Not that this was the intention of Massey’s original observation; in later tweets, she clarified:
“Basic” is popular now 100% because of its use in black culture. It was not pulled from the archives of Plath, thats a funny coincidence.
— Alana Massey (@AlanaMassey) August 26, 2015
This article that used my tweet about Sylvia Plath using “basic” says KATE MOSS made it popular and I want to scream http://t.co/jWFGEIHlMV
— Alana Massey (@AlanaMassey) August 26, 2015
Horton’s article in The Telegraph, as well as a later piece in The Guardian, fail to mention a single black person by name, or black culture at large, in reference to the formulation of the term “basic” in its modern, informal sense.
The Guardian, at least, points out the obvious: that Plath’s usage of “basic” seems to differ from the current slang connotation. “Her ‘basic’ interactions with her date, after all, see her getting ‘lost in his eyes’ and ‘loving him for sharing a little of what matters with you.'” “Basic,” in a dictionary sense, simply denotes the most elemental or easy aspects of something, and her deployment of it here more likely intended to evoke this, than to summon an image of basic bitches in pearls. Though for the modern reader, it does conjure a topical chuckle.
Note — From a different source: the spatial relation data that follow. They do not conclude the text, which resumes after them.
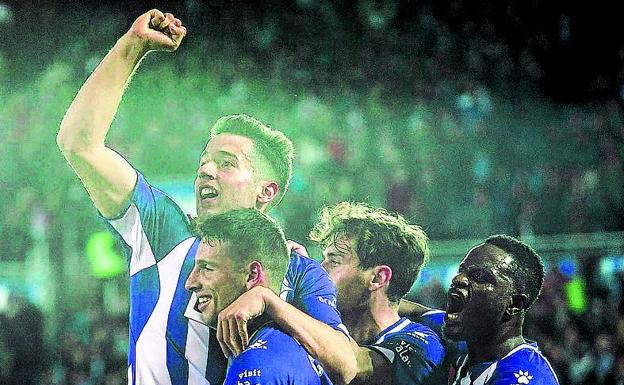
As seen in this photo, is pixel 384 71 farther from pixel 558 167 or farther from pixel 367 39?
pixel 558 167

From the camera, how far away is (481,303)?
132 inches

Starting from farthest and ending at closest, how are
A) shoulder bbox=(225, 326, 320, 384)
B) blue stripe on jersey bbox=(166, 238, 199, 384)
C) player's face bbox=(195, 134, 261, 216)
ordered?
player's face bbox=(195, 134, 261, 216)
blue stripe on jersey bbox=(166, 238, 199, 384)
shoulder bbox=(225, 326, 320, 384)

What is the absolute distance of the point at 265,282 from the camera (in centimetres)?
317

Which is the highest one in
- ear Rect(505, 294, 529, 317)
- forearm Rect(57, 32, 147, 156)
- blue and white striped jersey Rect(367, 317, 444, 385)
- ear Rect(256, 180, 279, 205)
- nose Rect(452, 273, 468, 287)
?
forearm Rect(57, 32, 147, 156)

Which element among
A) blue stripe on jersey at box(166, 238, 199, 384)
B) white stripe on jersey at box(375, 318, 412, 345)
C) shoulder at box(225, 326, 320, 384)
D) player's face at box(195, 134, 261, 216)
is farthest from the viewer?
white stripe on jersey at box(375, 318, 412, 345)

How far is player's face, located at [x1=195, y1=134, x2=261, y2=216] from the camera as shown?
Result: 10.6ft

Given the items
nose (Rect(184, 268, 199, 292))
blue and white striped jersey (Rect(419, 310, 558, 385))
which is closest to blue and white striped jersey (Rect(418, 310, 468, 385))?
blue and white striped jersey (Rect(419, 310, 558, 385))

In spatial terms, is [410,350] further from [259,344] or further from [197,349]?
[197,349]

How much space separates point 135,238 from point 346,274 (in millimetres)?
706

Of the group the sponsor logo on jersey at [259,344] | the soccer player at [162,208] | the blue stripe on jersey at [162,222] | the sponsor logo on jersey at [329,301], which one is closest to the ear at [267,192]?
the soccer player at [162,208]

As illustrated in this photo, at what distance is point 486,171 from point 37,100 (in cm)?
163

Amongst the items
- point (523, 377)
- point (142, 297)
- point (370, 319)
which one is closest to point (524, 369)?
point (523, 377)

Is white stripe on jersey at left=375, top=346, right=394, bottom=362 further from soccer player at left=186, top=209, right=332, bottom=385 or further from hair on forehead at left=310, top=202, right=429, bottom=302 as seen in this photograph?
soccer player at left=186, top=209, right=332, bottom=385

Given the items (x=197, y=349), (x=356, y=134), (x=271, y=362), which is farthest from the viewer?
(x=356, y=134)
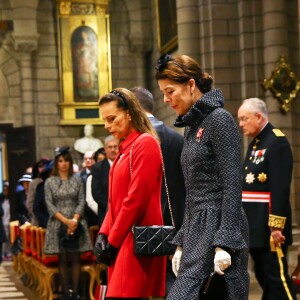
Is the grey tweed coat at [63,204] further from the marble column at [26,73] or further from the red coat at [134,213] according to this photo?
the marble column at [26,73]

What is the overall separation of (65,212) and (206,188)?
5.57 metres

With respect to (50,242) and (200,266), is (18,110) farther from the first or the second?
(200,266)

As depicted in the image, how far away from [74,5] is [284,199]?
14245 mm

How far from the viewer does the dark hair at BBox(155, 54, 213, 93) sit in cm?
403

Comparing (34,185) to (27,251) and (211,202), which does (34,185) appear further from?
(211,202)

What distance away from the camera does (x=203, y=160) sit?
3.93 m

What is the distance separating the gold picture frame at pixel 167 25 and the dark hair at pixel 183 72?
453 inches

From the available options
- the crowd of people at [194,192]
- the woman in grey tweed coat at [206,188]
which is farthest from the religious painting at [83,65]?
the woman in grey tweed coat at [206,188]

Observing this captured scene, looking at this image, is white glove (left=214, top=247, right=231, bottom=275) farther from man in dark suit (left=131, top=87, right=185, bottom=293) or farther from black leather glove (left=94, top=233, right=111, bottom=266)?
man in dark suit (left=131, top=87, right=185, bottom=293)

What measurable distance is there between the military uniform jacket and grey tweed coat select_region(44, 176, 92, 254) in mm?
3050

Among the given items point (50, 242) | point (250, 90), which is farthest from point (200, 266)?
point (250, 90)

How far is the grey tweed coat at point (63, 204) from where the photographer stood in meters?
9.34

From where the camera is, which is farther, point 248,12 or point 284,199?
point 248,12

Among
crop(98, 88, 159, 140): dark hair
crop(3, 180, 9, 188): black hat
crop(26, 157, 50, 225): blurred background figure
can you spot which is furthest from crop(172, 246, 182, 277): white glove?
crop(3, 180, 9, 188): black hat
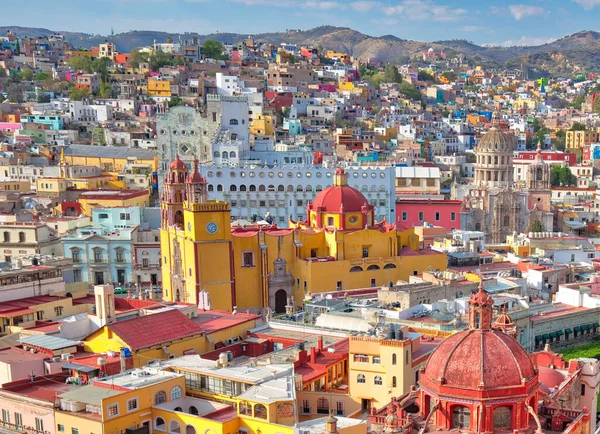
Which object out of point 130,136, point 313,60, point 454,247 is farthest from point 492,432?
point 313,60

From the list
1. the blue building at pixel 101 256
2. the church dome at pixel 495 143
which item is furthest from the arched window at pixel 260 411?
the church dome at pixel 495 143

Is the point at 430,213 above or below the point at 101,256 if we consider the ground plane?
above

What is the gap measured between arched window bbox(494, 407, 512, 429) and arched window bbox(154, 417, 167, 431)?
11.2 metres

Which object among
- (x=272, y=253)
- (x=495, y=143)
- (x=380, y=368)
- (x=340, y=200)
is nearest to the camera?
(x=380, y=368)

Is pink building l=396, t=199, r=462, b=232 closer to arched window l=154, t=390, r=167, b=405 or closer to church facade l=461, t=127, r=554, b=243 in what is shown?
church facade l=461, t=127, r=554, b=243

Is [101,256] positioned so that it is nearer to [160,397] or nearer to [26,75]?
[160,397]

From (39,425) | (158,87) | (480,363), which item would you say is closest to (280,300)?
(39,425)

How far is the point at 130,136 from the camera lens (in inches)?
4040

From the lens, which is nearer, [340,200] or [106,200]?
[340,200]

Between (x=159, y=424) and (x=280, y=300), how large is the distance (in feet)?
81.7

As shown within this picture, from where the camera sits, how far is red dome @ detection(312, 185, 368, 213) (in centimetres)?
5472

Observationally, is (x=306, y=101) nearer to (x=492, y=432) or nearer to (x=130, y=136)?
(x=130, y=136)

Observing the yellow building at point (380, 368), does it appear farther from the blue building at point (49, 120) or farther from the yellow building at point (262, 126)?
the blue building at point (49, 120)

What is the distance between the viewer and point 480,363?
2497 cm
Still, we apparently remain desperate for an origin story we can understand, for a version of history in which “basic” was thought up by Sylvia Plath and reinvigorated by Kate Moss and Kreayshawn. Figures like comedian Lil Duval, the group Klymaxx, Tyga and The Game rarely factor into these investigations by white writers, who are writing for predominantly white audiences.
Or, even better, we can simply ignore the origins altogether and focus on how self-deprecatingly basic we are, with our Starbucks addictions and our proclivities for TSwift and skinny margs and “Sex and the City.” All us white girls who somehow came to be described as basic without help from anyone else.